São as falsas notícias falsas. Ou seja, notícias verdadeiras, mas a fingir que são falsas, porque assim chamam a atenção, são sensacionalistas e passam a mensagem. É de génio. Tenho a grande tentação de fazer o exercício com temas da política regional, com títulos como: EU ESTOU PERPLEXA COM ISSO!!! OS NOSSOS PROFESSORES VÍTIMAS DE VIOLÊNCIA!!! sobre o facto de os Açores serem a única zona do país em que os professores trabalham mais de 10 anos sem nunca passarem a efetivos. Ou COM O MEU DINHEIRO NÃO!!! O QUE A INDÚSTRIA DA SAÚDE NÃO QUER QUE VOCÊ SAIBA… sobre o facto de um hospital privado na região ter tido financiamento dos nossos impostos e de ter contratado médicos que trabalhavam no hospital público. Ou ainda QUANDO É QUE ESSA FARSA ACABA??? REPASSE PARA SEUS AMIGOS E JUNTOS VAMOS BAIXAR AS EXPETATIVAS!!!, sobre o facto de o vice-presidente andar a prometer vacinas vindas de fora da UE, sem apresentar garantias nenhumas acerca delas ou de sequer as vir a conseguir.
O pior é que nada disto é caso para rir… e se faço este exercício é mesmo porque penso que é útil desmontar os discursos, desmontar as formas de comunicar, desmontar aquilo que tantas vezes aceitamos ou ouvimos sem sequer parar para pensar. É preciso, de facto, dar volta ao texto. O que me leva a um outro projeto, chamado #DARAVOLTAAOTEXTO, de que tive conhecimento hoje. Tratou-se de se pegar em frases feitas e, acrescentando algumas palavras, fazer-nos pensar sobre elas. Assim, à frase “FAZIAM BEM ERA SE FOSSEM TRABALHAR”, acrescenta-se “COM ORDENADOS DIGNOS”. E num velho favorito dos comentários das redes sociais: “VAI MAS É PARA A TUA TERRA”, junta-se: “AQUI NÃO HÁ LUGAR PARA RACISMO”. Também gostei muito desta: “SE TEM ALGUM JEITO, UMA PESSOA SER...”, e onde poderia vir tanta coisa que facilmente virá à mente de quem me lê, acrescentar simplesmente “AQUILO QUE É”.
É verdade que dizer certas coisas pode não querer dizer que se pensam essas coisas, ou que se faça alguma coisa nesse sentido. É verdade que o discurso não é tudo e que o politicamente correto pode esconder certas realidades (políticas e não só) muito incorretas.

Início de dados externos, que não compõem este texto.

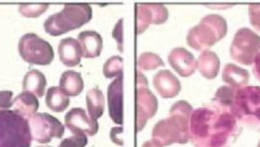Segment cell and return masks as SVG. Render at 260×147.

Mas quando chegamos ao ponto em que certas coisas já não são só sussurradas, mas ditas, propagadas, e com letras garrafais… sendo mentiras ou preconceitos extremamente prejudiciais… é sinal de que há muita coisa que tem de ser mudada. Começando logo pela forma como falamos ou escrevemos sobre isso.